Exercise instructions :: Reproduce the records verbatim, beginning with the line that contains "In the scene" and continuing through the final line of the records, both included.

Listed entries ::
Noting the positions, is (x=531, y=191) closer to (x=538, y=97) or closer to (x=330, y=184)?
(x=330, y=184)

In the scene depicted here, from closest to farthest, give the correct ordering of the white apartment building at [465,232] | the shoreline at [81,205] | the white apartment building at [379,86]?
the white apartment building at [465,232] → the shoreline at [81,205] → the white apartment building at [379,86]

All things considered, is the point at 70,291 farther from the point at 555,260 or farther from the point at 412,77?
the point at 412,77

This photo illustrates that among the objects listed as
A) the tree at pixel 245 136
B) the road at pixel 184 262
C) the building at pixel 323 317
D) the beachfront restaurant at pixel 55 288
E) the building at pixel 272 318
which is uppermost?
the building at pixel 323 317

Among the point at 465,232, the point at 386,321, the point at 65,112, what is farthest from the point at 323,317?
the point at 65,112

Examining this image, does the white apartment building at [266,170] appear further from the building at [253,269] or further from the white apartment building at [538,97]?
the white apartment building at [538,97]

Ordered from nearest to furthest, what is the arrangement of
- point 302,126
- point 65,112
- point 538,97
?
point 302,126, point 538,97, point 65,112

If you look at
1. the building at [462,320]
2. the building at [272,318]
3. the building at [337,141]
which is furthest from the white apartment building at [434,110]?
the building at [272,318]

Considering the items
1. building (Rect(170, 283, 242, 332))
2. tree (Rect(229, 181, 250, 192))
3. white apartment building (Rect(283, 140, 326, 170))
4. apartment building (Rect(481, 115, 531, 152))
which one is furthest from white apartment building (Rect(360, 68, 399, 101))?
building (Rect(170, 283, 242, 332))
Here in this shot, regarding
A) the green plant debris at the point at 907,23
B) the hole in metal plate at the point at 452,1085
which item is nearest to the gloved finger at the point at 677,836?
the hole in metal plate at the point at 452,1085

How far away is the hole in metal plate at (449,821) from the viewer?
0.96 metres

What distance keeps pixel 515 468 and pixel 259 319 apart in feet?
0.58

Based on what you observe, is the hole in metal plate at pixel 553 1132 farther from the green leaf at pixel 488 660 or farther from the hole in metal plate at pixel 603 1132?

Written response ::
In the scene depicted here, from closest to farthest, give the correct ordering of the white apartment building at [465,232] | the shoreline at [81,205] | the white apartment building at [379,86]?
the white apartment building at [465,232] → the shoreline at [81,205] → the white apartment building at [379,86]

All things considered, is the point at 70,291 farther from the point at 555,260 or farther from the point at 412,77?
the point at 412,77

This photo illustrates that among the objects listed as
A) the tree at pixel 245 136
B) the road at pixel 184 262
C) the building at pixel 323 317
D) the beachfront restaurant at pixel 55 288
E) the building at pixel 272 318
which is uppermost?
the building at pixel 323 317

Among the point at 465,232, the point at 386,321, the point at 65,112, what is farthest from the point at 323,317?
the point at 65,112

Examining this image, does the white apartment building at [266,170] appear further from the building at [253,269] or further from the white apartment building at [538,97]?
the white apartment building at [538,97]

Ordered from nearest to furthest, what is the arrangement of
- point 302,126
- point 65,112
- point 538,97
?
point 302,126, point 538,97, point 65,112

If you look at
1. the building at [462,320]
2. the building at [272,318]
3. the building at [337,141]
which is furthest from the white apartment building at [434,110]?
the building at [272,318]

Considering the items
1. building (Rect(170, 283, 242, 332))
2. tree (Rect(229, 181, 250, 192))
3. white apartment building (Rect(283, 140, 326, 170))
4. apartment building (Rect(481, 115, 531, 152))
which one is furthest from white apartment building (Rect(360, 68, 399, 101))?
building (Rect(170, 283, 242, 332))
Here in this shot, regarding
A) the green plant debris at the point at 907,23
B) the hole in metal plate at the point at 452,1085
which item is nearest to the gloved finger at the point at 677,836?
the hole in metal plate at the point at 452,1085

How far away is the hole in metal plate at (449,821) from the viewer?
0.96 metres

What distance keeps pixel 515 468 and pixel 259 319 apart in feet?
0.58

Based on what you observe, is the hole in metal plate at pixel 553 1132 farther from the green leaf at pixel 488 660 or farther from the hole in metal plate at pixel 603 1132?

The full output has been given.